Cagdas rasiert den Spieß und klaubt die Flocken mit einer kleinen Zange ins Fladenbrot, 50 Gramm pro Zangengriff, zwei Griffe pro Döner, plus Soße und Salat. Eine Tasche 250 Gramm. Man könnte mit der Atomwaage nachmessen. „Auch Zwiebeln?“ Logisch, keine falsche Pikiertheit, gehört doch alles dazu, der Rückstand in der Zahnlücke, der kaugummiresistente Kalbsmundgeruch. Afiyet olsun, guten Appetit! Cadgas sagt: „Viele denken, Döner kann ja jeder. Falsch! Es ist eine Kunst, man muss den Döner arrangieren, damit er schmeckt.“ Der hier ist zart und kross zugleich, als habe man einen Engel durch den Fleischwolf gedreht und kein Kalb. Anerkennendes Rülpsen. Pardon. Es ist auch nicht zu viel und nie zu wenig, am Ende satt statt übersättigt. „Ein guter Döner füllt nach und nach. Da hast du den ganzen Tag was von.“ Dreifuffzig, das geht in Ordnung, Döner ist erschwinglich für fast jeden und jede, in Berlin jedenfalls noch, während die Preise in Hamburg und Köln auf vierfünfzig geklettert sind, selbst fünf Euro sind kein Tabu mehr.

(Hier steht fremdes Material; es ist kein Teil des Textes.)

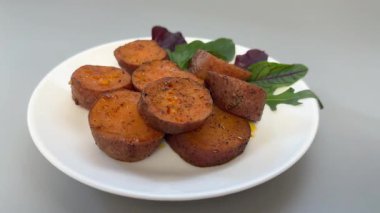 Pişmiş tatlı patates yumrusu tabakta daireler halinde dilimlenmiş.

Für das Tadim endet der Tag in der Nacht, um zwei, vom Dreiundsechziger werden dann nur noch Fleischkrümel an der Stange hängen. Es wird ein neuer Kebab kommen aus Weißensee, mürbe gewalzt im Schweigen, ausgefahren in der Dämmerung. Es wird so weitergehen, immer weiter, ein Kreislauf der Kulinarik. Und Berlin wird hungrig sein.